Copay cards are somewhat controversial. These cards or coupons are used to help patients afford copayments and deductible payments patients owe when using pharmaceuticals. On the one hand, these programs are highly beneficial for patients. Patient out-of-pocket costs have risen dramatically in recent years, even among the insured. For instance, whereas only 7% of workers had a deductible of $2000 or more in 2009, now 32% have such a high deductible. Moreover, nearly half of workers in small firms have a deductible of $2000 or more. On the other hand, payers claim that copayment cards increase health care costs by increasing use of pharmaceuticals due to moral hazard.
To address the issue, payers have started to implement copay adjustment program (CAP), such as
copay accumulators and copay maximizers.
In accumulator programs, the payments made with copay cards do not count against the patients’ deductibles or the OOP [out-of-pocket] cost maximums. Therefore, these programs may increase the patients’ total cost-sharing burden and potentially lead to unexpected, substantial midyear expenses.
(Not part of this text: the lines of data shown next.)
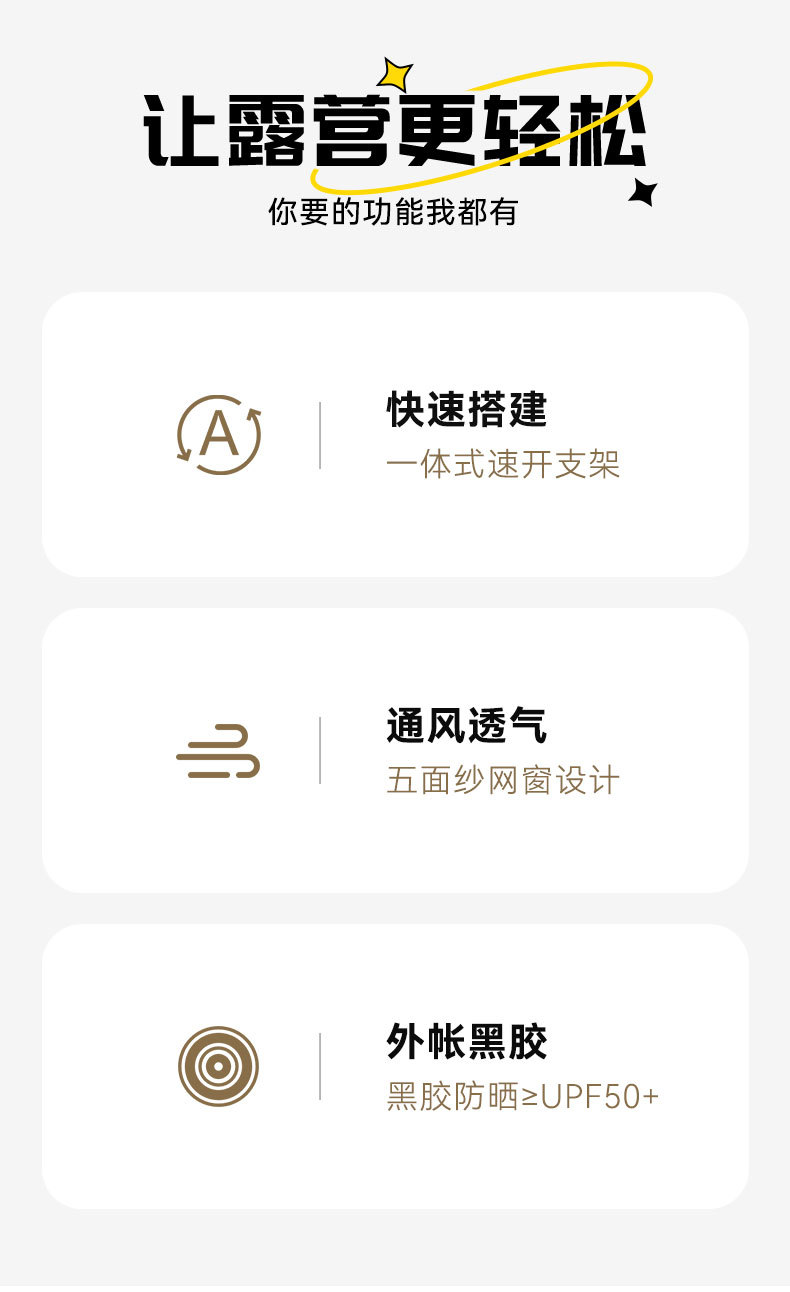 让露营更轻松
你要的功能我都有

A

快速搭建
一体式速开支架

通风透气
五面纱网窗设计

外帐黑胶
黑胶防晒≥UPF50+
In maximizer programs, the total annual benefit is allowed to increase up to the maximum amount that a manufacturer is willing to reimburse patients for their copay expense. This amount is distributed across a patient’s benefit year to equalize the use of these available funds. These maximizer programs still do not count toward a patient’s deductible or OOP cost maximum within a given year and can delay a patient’s ability to reach this benefit threshold, leaving the patient exposed to further costs related to other medications or illnesses.
One important question is whether (i) copayment card use varies by racial and ethnic group and (ii) whether CAP programs vary by racial and ethnic group. This is exactly the research question Ingham et al. (2023) aim to answer. The authors use 2019-2021 data from the IQVIA Longitudinal Access and Adjudication Data (LAAD) 1:1 matched to Experian Marketing Solutions, LLC consumer data. The former is a claims data source, the latter is consumer data source. Using these data files, the authors find that:
…there were no significant differences in copay card utilization between non-White patients and White patients (odds ratio [OR] = 0.995, 95% CI = 0.99-1.00; P = 0.0964). However, among copay card users, non-White patients were significantly more likely to be exposed to CAPs, as either maximizers (OR = 1.27, 95% CI = 1.22-1.33; P < 0.0001) or accumulators (OR = 1.31, 95% CI = 1.26-1.36; P < 0.0001), compared with White patients.